• **Data supplied**:
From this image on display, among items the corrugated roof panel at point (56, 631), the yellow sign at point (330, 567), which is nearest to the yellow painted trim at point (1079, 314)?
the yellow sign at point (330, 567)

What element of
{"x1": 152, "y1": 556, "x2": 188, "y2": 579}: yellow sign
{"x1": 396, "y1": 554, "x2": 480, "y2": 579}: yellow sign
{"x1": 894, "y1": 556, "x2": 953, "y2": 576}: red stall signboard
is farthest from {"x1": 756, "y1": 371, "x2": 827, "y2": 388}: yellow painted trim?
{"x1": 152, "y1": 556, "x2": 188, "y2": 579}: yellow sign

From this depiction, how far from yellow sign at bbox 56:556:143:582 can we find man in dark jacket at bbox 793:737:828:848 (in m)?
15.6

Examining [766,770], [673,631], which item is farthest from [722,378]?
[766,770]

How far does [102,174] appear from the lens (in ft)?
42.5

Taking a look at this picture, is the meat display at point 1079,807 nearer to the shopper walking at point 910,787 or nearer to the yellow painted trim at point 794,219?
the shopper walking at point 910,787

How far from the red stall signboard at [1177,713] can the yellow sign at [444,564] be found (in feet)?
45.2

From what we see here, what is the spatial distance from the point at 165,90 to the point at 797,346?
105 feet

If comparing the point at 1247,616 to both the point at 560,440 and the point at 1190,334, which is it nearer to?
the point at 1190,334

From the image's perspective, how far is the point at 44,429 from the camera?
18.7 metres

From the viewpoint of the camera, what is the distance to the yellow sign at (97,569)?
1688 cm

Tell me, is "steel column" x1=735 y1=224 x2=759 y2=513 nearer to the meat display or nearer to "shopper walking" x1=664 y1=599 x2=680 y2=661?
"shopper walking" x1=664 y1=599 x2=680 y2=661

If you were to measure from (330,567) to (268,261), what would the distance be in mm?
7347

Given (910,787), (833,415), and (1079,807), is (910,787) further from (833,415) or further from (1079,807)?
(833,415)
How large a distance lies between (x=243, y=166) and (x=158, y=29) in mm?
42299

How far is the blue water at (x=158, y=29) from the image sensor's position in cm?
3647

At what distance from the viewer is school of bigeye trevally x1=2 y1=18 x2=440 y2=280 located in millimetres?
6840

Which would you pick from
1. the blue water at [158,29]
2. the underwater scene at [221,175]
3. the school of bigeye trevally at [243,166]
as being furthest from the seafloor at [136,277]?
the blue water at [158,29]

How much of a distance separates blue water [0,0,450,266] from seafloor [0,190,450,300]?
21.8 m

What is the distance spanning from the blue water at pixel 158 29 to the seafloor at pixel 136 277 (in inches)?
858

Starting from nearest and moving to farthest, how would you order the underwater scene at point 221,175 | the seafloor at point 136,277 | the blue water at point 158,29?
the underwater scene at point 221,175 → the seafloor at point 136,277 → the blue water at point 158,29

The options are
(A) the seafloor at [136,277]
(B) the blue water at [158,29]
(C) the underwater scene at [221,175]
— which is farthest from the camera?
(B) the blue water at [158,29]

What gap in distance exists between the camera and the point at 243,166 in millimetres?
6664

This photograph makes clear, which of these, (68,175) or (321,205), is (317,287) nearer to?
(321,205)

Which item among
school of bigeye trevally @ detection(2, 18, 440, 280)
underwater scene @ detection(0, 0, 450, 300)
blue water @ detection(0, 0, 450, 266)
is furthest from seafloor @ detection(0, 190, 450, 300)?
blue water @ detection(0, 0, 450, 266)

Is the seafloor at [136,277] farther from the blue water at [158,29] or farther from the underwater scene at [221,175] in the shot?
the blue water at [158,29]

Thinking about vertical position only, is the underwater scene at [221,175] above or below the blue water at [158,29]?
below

• **Stated problem**: Copy every line verbatim.

• **Output**:
From this image on display, among items the corrugated roof panel at point (56, 631), the yellow sign at point (330, 567), which is nearest to the yellow painted trim at point (1079, 314)?
the yellow sign at point (330, 567)

What element of
{"x1": 152, "y1": 556, "x2": 188, "y2": 579}: yellow sign
{"x1": 396, "y1": 554, "x2": 480, "y2": 579}: yellow sign
{"x1": 894, "y1": 556, "x2": 953, "y2": 576}: red stall signboard
is farthest from {"x1": 756, "y1": 371, "x2": 827, "y2": 388}: yellow painted trim?
{"x1": 152, "y1": 556, "x2": 188, "y2": 579}: yellow sign

From this depiction, how far from yellow sign at bbox 56:556:143:582 can we find man in dark jacket at bbox 793:737:828:848 (in m)?
15.6

Examining [766,770], [673,631], which item is farthest from [722,378]?
[766,770]

How far does [102,174] appear from the lens (in ft)?
42.5

Taking a look at this picture, is the meat display at point 1079,807 nearer to the shopper walking at point 910,787 or nearer to the yellow painted trim at point 794,219?
the shopper walking at point 910,787

How far from the red stall signboard at [1177,713] can the yellow sign at [444,564] be found (in feet)?
45.2

From what we see here, what is the spatial distance from the point at 165,90 to the point at 797,346?
105 feet

If comparing the point at 1247,616 to both the point at 560,440 and the point at 1190,334, which is it nearer to?
the point at 1190,334

From the image's perspective, how far is the point at 44,429 from the camera?
18.7 metres

From the viewpoint of the camera, what is the distance to the yellow sign at (97,569)?
1688 cm

Tell me, is "steel column" x1=735 y1=224 x2=759 y2=513 nearer to the meat display or nearer to "shopper walking" x1=664 y1=599 x2=680 y2=661?
"shopper walking" x1=664 y1=599 x2=680 y2=661

If you were to measure from (330,567) to (268,261), what would the distance be in mm?
7347

Given (910,787), (833,415), and (1079,807), is (910,787) further from (833,415) or further from (1079,807)?
(833,415)
How large a distance lies between (x=243, y=166) and (x=158, y=29) in mm?
42299

How far is the blue water at (x=158, y=29) from the image sensor's position in cm?
3647

At what distance from the viewer is school of bigeye trevally x1=2 y1=18 x2=440 y2=280 located in millimetres?
6840

Which would you pick from
1. the blue water at [158,29]
2. the underwater scene at [221,175]
3. the school of bigeye trevally at [243,166]
as being furthest from the seafloor at [136,277]?
the blue water at [158,29]

How much of a distance separates blue water [0,0,450,266] from seafloor [0,190,450,300]?
21.8 m

What is the distance spanning from the blue water at pixel 158 29 to the seafloor at pixel 136 277 (in inches)?
858

Starting from nearest and moving to farthest, how would you order the underwater scene at point 221,175 | the seafloor at point 136,277 | the blue water at point 158,29?
the underwater scene at point 221,175 → the seafloor at point 136,277 → the blue water at point 158,29

The options are
(A) the seafloor at [136,277]
(B) the blue water at [158,29]
(C) the underwater scene at [221,175]
— which is farthest from the camera?
(B) the blue water at [158,29]

What gap in distance exists between the camera and the point at 243,166 in millimetres?
6664

This photograph makes clear, which of these, (68,175) or (321,205), is (317,287) nearer to?
(321,205)

Which item among
school of bigeye trevally @ detection(2, 18, 440, 280)
underwater scene @ detection(0, 0, 450, 300)
blue water @ detection(0, 0, 450, 266)
is furthest from seafloor @ detection(0, 190, 450, 300)?
blue water @ detection(0, 0, 450, 266)

Is the seafloor at [136,277] farther from the blue water at [158,29] or farther from the underwater scene at [221,175] in the shot?
the blue water at [158,29]

Thinking about vertical position only, is the underwater scene at [221,175] above or below the blue water at [158,29]?
below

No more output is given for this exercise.